On remarquera tout de même qu’exceptionnellement, elle sut repérer et honorer de vrais artistes pour la diriger (Ingres, Jacques Ibert et enfin Balthus).
On le voit, on évolue dans un monde très bourgeois, et l’idée de partager ce fromage fait bien évidemment grincer les dents : inviter une chanteuse et un jazzman, ça fait quand même mauvais genre. Ce qui parait le plus gênant dans cette affaire, ce n’est pas d’ouvrir cette vénérable institution à la culture populaire, mais surtout de vouloir en faire bénéficier des artistes déjà bien soutenus.
Ainsi Claire Diterzi, chanteuse de variété-rock : son nom ne vous dit probablement rien, mais la demoiselle, auteure d’œuvrettes un peu bricolo mais sympatoches crypto-marxistes (un concept album sur Rosa Luxemburg, assassinée par les Freikorps à Berlin en 1919 lors de la révolution spartakiste !), sort ses disques chez Naïve, la maison de disques fondée par l’ancien directeur de Virgin France Patrick Zelnik (ami du Président Sarkozy, de puissants du monde de l'édition littéraire parisienne tel Richard Ducousset, chargé d’une mission sur l’offre légale de contenus culturels sur Internet et sur la rémunération des créateurs et le financement des industries culturelles), et qui produit Benjamin Biolay.

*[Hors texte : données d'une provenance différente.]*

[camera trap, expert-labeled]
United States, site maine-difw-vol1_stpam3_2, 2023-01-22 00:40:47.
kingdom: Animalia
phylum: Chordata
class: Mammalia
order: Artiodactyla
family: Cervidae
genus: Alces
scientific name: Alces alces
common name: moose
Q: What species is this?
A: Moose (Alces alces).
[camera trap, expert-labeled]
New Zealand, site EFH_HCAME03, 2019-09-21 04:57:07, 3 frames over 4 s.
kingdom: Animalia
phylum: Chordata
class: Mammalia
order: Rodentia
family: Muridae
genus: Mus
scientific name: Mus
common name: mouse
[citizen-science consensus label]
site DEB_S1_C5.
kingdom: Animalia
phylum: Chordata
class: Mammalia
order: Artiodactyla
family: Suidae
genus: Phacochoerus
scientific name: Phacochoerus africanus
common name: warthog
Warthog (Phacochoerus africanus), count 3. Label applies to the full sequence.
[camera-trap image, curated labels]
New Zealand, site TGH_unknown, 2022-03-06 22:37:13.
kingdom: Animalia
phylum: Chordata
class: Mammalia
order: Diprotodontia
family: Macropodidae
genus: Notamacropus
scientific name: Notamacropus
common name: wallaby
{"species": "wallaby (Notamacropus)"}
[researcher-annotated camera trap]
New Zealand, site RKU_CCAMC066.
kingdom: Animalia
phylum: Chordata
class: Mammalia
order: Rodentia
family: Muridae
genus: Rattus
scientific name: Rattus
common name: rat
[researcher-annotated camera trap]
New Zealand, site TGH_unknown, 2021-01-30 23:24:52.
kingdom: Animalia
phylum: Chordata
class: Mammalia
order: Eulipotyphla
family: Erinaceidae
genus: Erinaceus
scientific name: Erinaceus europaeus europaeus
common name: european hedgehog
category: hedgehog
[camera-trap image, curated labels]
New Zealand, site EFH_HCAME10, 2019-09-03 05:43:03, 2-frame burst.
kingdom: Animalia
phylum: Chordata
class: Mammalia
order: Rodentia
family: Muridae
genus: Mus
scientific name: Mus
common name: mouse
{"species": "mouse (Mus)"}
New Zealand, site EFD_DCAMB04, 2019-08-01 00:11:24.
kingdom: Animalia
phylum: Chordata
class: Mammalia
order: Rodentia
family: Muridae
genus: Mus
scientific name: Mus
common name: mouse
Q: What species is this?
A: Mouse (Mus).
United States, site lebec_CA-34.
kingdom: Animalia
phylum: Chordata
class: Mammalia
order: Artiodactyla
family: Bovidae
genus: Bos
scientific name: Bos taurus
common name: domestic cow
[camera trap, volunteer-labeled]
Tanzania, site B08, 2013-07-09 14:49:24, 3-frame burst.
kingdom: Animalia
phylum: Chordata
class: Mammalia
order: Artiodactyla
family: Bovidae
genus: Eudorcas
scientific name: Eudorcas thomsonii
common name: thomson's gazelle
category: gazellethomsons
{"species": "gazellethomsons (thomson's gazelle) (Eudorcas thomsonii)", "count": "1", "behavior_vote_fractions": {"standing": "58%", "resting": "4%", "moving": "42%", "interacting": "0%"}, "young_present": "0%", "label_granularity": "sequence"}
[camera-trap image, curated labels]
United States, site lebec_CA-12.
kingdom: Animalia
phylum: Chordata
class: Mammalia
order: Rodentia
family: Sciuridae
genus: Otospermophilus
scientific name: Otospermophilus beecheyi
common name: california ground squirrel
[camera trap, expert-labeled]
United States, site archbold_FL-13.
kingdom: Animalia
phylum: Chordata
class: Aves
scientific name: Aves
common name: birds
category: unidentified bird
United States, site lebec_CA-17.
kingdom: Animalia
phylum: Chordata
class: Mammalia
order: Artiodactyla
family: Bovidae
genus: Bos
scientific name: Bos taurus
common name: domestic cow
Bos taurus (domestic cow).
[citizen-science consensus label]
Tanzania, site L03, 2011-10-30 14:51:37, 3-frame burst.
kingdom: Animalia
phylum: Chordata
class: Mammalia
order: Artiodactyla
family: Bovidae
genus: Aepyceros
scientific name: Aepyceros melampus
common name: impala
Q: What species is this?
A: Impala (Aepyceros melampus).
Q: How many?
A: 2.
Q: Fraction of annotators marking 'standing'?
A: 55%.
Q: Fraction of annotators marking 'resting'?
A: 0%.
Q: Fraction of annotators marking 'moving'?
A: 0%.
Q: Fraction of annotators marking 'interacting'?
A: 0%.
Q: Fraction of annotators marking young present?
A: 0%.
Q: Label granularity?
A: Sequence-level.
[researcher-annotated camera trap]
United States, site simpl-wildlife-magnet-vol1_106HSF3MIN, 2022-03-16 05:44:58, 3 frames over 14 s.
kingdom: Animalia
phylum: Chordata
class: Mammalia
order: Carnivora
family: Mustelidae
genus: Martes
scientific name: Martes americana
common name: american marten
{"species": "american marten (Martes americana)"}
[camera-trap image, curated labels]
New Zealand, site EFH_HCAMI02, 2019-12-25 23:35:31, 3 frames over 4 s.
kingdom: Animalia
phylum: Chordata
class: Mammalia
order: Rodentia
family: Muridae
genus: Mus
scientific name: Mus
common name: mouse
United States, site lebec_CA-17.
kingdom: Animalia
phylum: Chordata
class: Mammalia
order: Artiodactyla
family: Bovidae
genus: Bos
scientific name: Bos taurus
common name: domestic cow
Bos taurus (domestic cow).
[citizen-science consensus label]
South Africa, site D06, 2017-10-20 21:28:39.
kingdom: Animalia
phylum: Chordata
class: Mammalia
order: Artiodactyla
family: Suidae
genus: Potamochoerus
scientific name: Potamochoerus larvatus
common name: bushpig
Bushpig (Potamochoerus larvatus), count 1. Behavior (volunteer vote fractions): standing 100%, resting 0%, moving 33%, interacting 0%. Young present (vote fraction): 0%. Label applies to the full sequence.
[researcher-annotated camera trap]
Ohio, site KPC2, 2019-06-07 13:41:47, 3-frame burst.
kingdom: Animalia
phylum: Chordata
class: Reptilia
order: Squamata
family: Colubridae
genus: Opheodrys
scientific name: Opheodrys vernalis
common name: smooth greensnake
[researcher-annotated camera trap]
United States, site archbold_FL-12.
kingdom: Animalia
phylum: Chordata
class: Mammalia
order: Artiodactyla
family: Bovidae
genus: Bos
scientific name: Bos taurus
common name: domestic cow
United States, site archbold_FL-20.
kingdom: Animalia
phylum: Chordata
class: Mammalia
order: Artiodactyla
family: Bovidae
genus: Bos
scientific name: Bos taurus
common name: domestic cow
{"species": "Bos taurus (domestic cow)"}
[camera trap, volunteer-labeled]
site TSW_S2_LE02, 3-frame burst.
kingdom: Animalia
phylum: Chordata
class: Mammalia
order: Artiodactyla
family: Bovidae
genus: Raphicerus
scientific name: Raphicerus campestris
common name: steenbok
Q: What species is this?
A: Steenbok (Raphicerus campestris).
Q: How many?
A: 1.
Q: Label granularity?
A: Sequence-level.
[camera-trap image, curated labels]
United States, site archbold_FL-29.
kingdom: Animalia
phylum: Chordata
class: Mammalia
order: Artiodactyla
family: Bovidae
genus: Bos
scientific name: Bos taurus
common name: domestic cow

Claire Diterzi est également programmée au très bon Théâtre du Rond-Point. Donc, pas vraiment une débutante. Et c’est là ou l’affaire devient intéressante : pourquoi vouloir soutenir quelqu’un déjà très bien implanté dans le milieu ? Ne pouvait-on pas aider un/e jeune chanteur/chanteuse issu(e) du Centre National des Variétés, et qui pouvait ainsi avoir brusquement accès à une reconnaissance ? Notons également que le flûtiste jazz Magic Malik, second bénéficiaire hors académie de la bourse Médicis de cette promotion a également enregistré une fois pour Naïve (l’essentiel de sa production passe par Label Bleu, maison de disque fonctionnant sur deniers publics).
Curieux pays que la France, où même la chanson, supposée populaire, a besoin des deniers publics pour exister. Que se passe-t-il donc ici ou plus aucun artiste ne peut envisager de s’exprimer sans passer par la case subvention ? Ne serait-ce point un symptôme d’une certaine, non pas décadence, mais incompréhension entre les créateurs et leur public ?
Alors les compositeurs contemporains gueulent, eux qui voient chaque année leur soutien étatique se raréfier (les régions assurent l’essentiel des subventions artistiques en France… quoi, elles sont majoritairement de gauche ? Allons, allons, pas de mauvais esprit, n’y voyez pas un obscur lien de cause à effet…). Ils n’ont pas envie de partager. Et bien sûr, tout cela est enrobé de grandes envolées messianiques sur l’abandon par l’État des artistes contemporains, de la trahison du Ministère de la Culture, de l’absence de la musique contemporaine dans l’éducation, bref de toutes les vieilles lunes qu’ils nous servent inlassablement depuis les seventies. On pourrait rire de ce combat d’arrière-garde s’il n’était symptomatique de la situation de l’art en France (il ne faut d’ailleurs pas dire art, trop élitiste, mais culture, plus vague et qui n’engage à rien). En effet, n’y a-t-il pas d’autre alternative que ce choix entre quasi-fonctionnaires académiques et variéteux ? Ne pourrait-on imaginer un système d’encouragement à la création qui soit ouvert à tous les professionnels, et qui tiennent compte de la réalité de leur pratique ? Cela vous semble utopique ? Pourtant cela existe déjà : on appelle ça les intermittents du spectacle !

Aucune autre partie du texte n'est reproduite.